Remove noise and extreme values from data?

615 views Asked by At

I have a program that reads data over serial from an ADC on a PSoC.

The numbers are sent in the format <uint16>, inclusive of the '<' and '>' symbols, transmitted in binary format 00111100 XXXXXXXX XXXXXXXX 00111110 where the 'X's make up the 16 bit unsigned int.

Occasionally the read won't work very well and the program uses the binary data for the '>' symbol as part of its number resulting in the glitch as shown in this screenshot of 2500 samples (ignore the drop between samples 800 to 1500, that was me playing with the ADC input):

Screenshot

You can clearly see that the glitch causes the data to sample roughly the same value each time it happens.

The data is sent ten times a second, so what I was planning on doing was to take ten samples, remove any glitches (where the value is far away from the other samples) and then average the remaining values to smooth out the curve a bit. The output can go anywhere from 0 to 50000+ so I can't just remove values below a certain number.

I'm uncertain how to remove the values that are a long way out of the range of the other values in the 10-sample group, because there may be instances where there are two samples that are affected by this glitch. Perhaps there's some other way of fixing this glitchy data instead of just working around it!

What is the best way of doing this? Here's my code so far (this is inside the DataReceivedEvent method):

SerialPort sp = (SerialPort)sender; //set up serial port
byte[] spBuffer = new byte[4];
int indata = 0;

sp.Read(spBuffer, 0, 4);
indata = BitConverter.ToUInt16(spBuffer, 1);

object[] o = { numSamples, nudDutyCycle.Value, freqMultiplied, nudDistance.Value, pulseWidth, indata };
lock (dt)    //lock for multithread safety
{
    dt.Rows.Add(o); //add data to datatable
}
3

There are 3 answers

1
Matthew Watson On BEST ANSWER

I suspect your problem may be because you are reading less bytes from the serial port than you think you are.

For example, sp.Read(spBuffer, 0, 4); won't necessarily read 4 bytes. It could read 1, 2, 3 or 4 bytes (but never 0).

If you know you should be reading a certain number of bytes, try something like this:

public static void BlockingRead(SerialPort port, byte[] buffer, int offset, int count)
{
    while (count > 0)
    {
        // SerialPort.Read() blocks until at least one byte has been read, or SerialPort.ReadTimeout milliseconds
        // have elapsed. If a timeout occurs a TimeoutException will be thrown.
        // Because SerialPort.Read() blocks until some data is available this is not a busy loop,
        // and we do NOT need to issue any calls to Thread.Sleep().

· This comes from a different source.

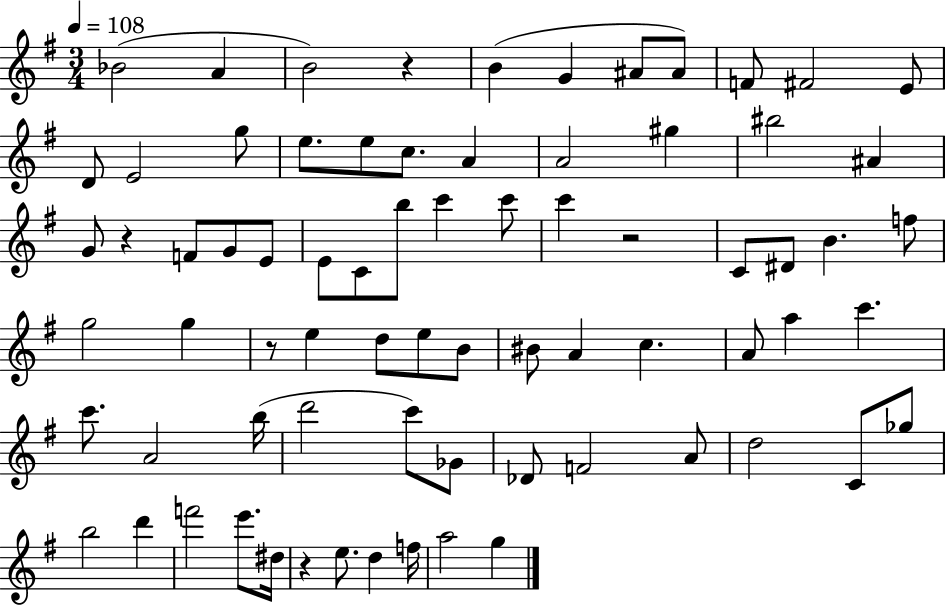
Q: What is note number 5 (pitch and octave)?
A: G4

        int bytesRead = port.Read(buffer, offset, count);
        offset += bytesRead;
        count -= bytesRead;
    }
}

If there's a timeout during the read, there should be a TimeoutException, so no need to put your own timeout in there.

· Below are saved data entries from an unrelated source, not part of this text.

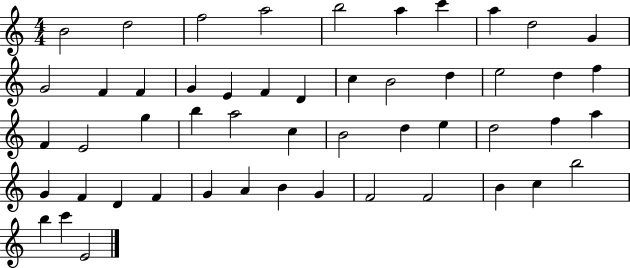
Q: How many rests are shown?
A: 0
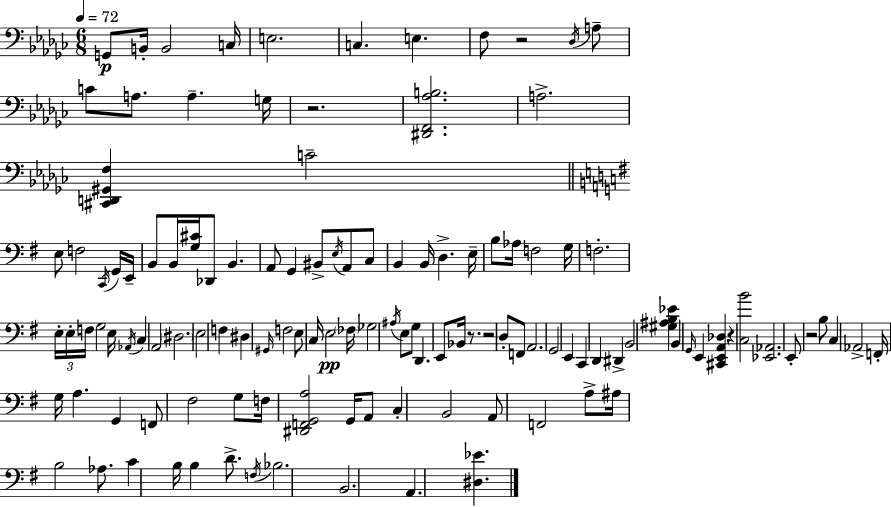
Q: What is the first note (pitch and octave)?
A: G2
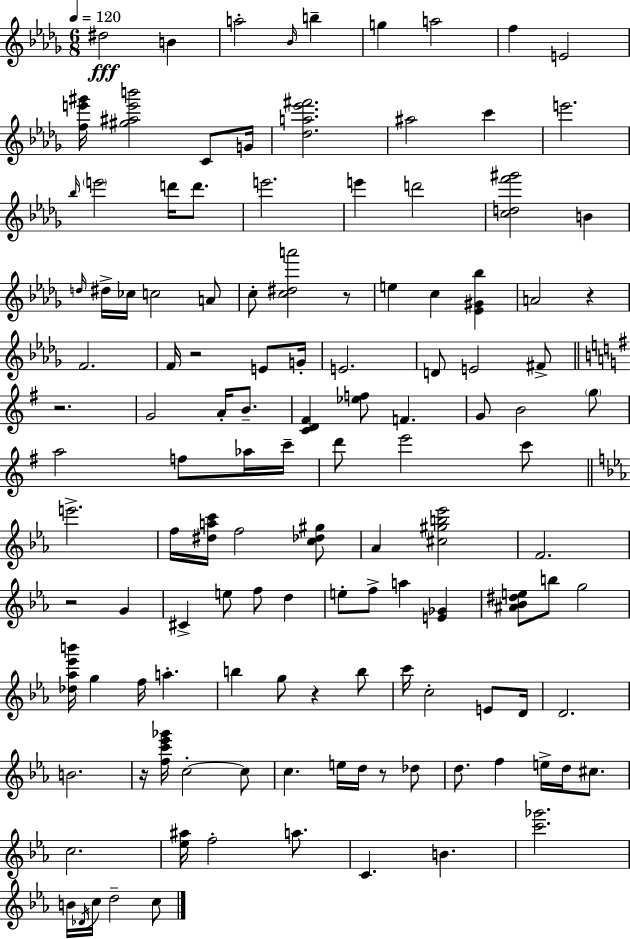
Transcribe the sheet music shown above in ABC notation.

X:1
T:Untitled
M:6/8
L:1/4
K:Bbm
^d2 B a2 _B/4 b g a2 f E2 [fe'^g']/4 [^g^ae'b']2 C/2 G/4 [_da_e'^f']2 ^a2 c' e'2 _b/4 e'2 d'/4 d'/2 e'2 e' d'2 [cdf'^g']2 B d/4 ^d/4 _c/4 c2 A/2 c/2 [c^da']2 z/2 e c [_E^G_b] A2 z F2 F/4 z2 E/2 G/4 E2 D/2 E2 ^F/2 z2 G2 A/4 B/2 [CD^F] [_ef]/2 F G/2 B2 g/2 a2 f/2 _a/4 c'/4 d'/2 e'2 c'/2 e'2 f/4 [^dac']/4 f2 [c_d^g]/2 _A [^c^gb_e']2 F2 z2 G ^C e/2 f/2 d e/2 f/2 a [E_G] [^A_B^de]/2 b/2 g2 [_d_a_e'b']/4 g f/4 a b g/2 z b/2 c'/4 c2 E/2 D/4 D2 B2 z/4 [fc'_e'_g']/4 c2 c/2 c e/4 d/4 z/2 _d/2 d/2 f e/4 d/4 ^c/2 c2 [_e^a]/4 f2 a/2 C B [c'_g']2 B/4 _D/4 c/4 d2 c/2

Then change calls like this:

sp.Read(spBuffer, 0, 4);

To this:

BlockingRead(sp, spbuffer, 0, 4);
2
secret squirrel On

A common method in engineering is add a damping function. A damping function basically acts on the differential of a parameter, i.e. the difference between successive values. There are no hard and fast rules about how to choose a damping function and mostly they are tweaked to produce a reasonable result.

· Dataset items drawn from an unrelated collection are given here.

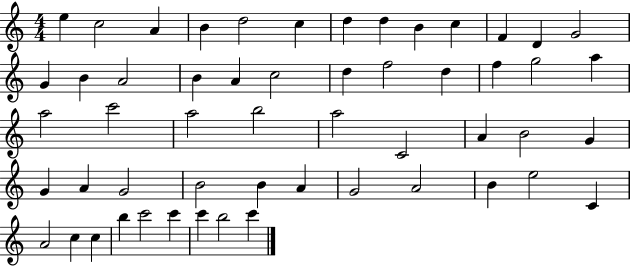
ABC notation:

X:1
T:Untitled
M:4/4
L:1/4
K:C
e c2 A B d2 c d d B c F D G2 G B A2 B A c2 d f2 d f g2 a a2 c'2 a2 b2 a2 C2 A B2 G G A G2 B2 B A G2 A2 B e2 C A2 c c b c'2 c' c' b2 c'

So in your case what that means is that you compare the latest value with the one previous to it. If it is greater than a certain amount, either default the latest value to the previous one or reduce the latest value by some fixed factor, say 10% or 1%. That way you don't lose information but also don't have sudden jumps and glitches.

1
Gediminas Masaitis On

First of all, I would strongly suggest to just fix the parsing issue, then you won't have to worry about glitch values.

However, if you still decide to go down the route of fixing data afterwards: I see all the glitched data is around a certain value: ~16000. In fact, judging from the graph, I'd say it's almost identical every time. You could simply ignore the data which is in the glitched value range (you would have to do some testing to find the exact bounds), and use the last non-glitched value instead.